## [KUTIPAN TERPILIH]
No Result
View All Result
AROMA kisruh kian menyengat dari jantung kota Lewoleba. Taman Kota Swaolsa Tite, yang dulunya digagas sebagai ruang publik terbuka berkonsep “segi empat emas multifungsi”, kini berubah jadi ladang konflik terbuka antara Camat Nubatukan Dionisius Ola Wutun dan sebuah entitas bernama CV Dakara Prima, yang belakangan diduga kuat mengambil alih pengelolaan taman tersebut.
Ketegangan ini pun berbuntut panjang. Bukan hanya menjadi polemik antar lembaga pemerintahan, tapi juga mulai memantik kritik tajam dari legislatif. Fransiskus Gewura, Pimpinan DPRD Lembata dari PDI Perjuangan, angkat bicara dengan nada kecewa yang tak bisa ditutupi.
Ketika diwawancara katawarga.id melalui sambungan telepon pada Sabu 2 Agustus 2025, Frans yang sedang mengikuti Kongres Ke-VI PDI Perjuangan di Denpasar-Bali itu menyayangkan pertentangan antara bupati dan camat hanya karena urusan Taman Kota Swaolsa Tite.
Menurut Frans, Taman Swaolsa Tite adalah bagian dari wajah kota dan simbol tata kelola pemerintahan yang seharusnya inklusif, bukan ajang rebutan kewenangan. Ia mempertanyakan langkah pemerintah daerah yang secara sepihak menyerahkan pengelolaan taman kepada pihak swasta, padahal sebelumnya pemanfaatannya sudah diserahkan ke camat.

## [SOAL LATIHAN 1]
Ringkaslah kutipan tentang Taman Kota Swaolsa Tite di atas dalam dua kalimat.
## [SOAL LATIHAN 2]
Menurut kutipan tentang Taman Kota Swaolsa Tite, acara apa yang sedang diikuti Fransiskus Gewura ketika ia diwawancarai melalui telepon?

(Entri Tersimpan)
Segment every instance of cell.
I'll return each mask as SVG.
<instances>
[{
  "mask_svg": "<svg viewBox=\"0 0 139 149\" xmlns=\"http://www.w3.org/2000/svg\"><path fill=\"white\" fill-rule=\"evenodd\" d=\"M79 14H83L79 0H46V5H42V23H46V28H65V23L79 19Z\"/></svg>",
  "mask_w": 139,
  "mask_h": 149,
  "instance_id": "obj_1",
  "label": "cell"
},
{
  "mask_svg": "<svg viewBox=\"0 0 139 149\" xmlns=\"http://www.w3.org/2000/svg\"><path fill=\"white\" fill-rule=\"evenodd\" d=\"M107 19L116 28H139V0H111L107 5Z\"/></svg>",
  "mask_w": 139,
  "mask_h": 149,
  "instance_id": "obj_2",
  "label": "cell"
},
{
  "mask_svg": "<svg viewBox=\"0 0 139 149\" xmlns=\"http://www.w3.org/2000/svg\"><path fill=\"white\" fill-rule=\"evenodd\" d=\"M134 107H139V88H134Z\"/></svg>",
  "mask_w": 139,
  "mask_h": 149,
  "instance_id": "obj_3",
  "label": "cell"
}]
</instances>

---

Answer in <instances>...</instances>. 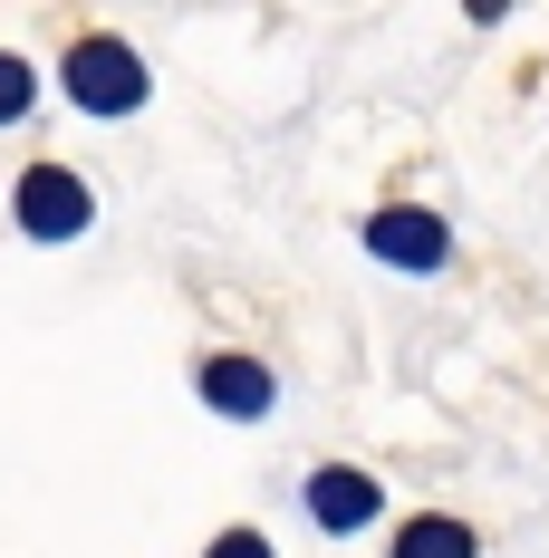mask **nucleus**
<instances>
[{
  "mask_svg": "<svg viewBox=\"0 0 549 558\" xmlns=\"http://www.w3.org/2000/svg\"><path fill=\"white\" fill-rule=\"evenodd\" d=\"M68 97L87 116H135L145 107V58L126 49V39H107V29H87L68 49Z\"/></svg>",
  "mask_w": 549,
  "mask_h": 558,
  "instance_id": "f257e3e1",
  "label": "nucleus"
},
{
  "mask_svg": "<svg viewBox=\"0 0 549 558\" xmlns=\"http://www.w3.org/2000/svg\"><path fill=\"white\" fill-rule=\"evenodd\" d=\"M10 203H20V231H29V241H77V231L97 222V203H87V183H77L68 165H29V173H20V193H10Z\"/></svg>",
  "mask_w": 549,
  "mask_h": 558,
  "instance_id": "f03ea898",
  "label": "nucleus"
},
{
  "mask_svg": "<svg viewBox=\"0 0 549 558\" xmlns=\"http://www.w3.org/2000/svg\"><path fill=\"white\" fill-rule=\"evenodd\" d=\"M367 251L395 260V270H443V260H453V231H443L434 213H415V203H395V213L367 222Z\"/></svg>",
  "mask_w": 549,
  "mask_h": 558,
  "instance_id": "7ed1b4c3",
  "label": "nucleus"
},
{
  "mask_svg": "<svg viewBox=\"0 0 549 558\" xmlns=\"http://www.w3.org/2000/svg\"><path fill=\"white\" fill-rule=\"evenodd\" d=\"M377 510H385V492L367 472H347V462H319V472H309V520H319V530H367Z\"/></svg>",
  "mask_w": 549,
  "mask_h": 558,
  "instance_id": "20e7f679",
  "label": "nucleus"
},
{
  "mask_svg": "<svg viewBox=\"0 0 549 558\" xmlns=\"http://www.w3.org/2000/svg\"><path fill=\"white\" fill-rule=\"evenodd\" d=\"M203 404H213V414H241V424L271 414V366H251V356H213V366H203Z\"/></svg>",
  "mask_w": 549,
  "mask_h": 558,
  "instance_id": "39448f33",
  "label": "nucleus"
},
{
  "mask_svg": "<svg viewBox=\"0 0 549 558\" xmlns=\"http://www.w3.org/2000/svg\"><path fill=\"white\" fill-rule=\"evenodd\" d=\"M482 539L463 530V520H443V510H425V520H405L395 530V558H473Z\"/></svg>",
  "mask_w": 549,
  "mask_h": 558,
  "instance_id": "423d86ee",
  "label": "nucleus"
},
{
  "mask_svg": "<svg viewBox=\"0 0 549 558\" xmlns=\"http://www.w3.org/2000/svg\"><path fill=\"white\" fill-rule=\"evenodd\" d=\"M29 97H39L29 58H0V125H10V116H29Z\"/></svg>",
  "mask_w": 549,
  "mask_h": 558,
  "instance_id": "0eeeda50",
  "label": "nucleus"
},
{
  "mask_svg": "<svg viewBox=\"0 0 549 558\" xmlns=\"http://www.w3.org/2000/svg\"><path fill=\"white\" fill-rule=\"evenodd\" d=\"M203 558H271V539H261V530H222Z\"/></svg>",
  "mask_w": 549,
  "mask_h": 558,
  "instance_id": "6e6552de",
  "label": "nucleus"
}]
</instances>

## [JAWABAN LATIHAN 1]
Taman Kota Swaolsa Tite di Lewoleba kini menjadi ladang konflik terbuka antara Camat Nubatukan Dionisius Ola Wutun dan CV Dakara Prima, yang diduga kuat mengambil alih pengelolaan taman tersebut. Pimpinan DPRD Lembata, Fransiskus Gewura, menyayangkan pertentangan antara bupati dan camat itu dan mempertanyakan langkah pemerintah daerah yang secara sepihak menyerahkan pengelolaan taman kepada pihak swasta, padahal pemanfaatannya sebelumnya sudah diserahkan ke camat.

## [JAWABAN LATIHAN 2]
Ia sedang mengikuti Kongres Ke-VI PDI Perjuangan di Denpasar, Bali.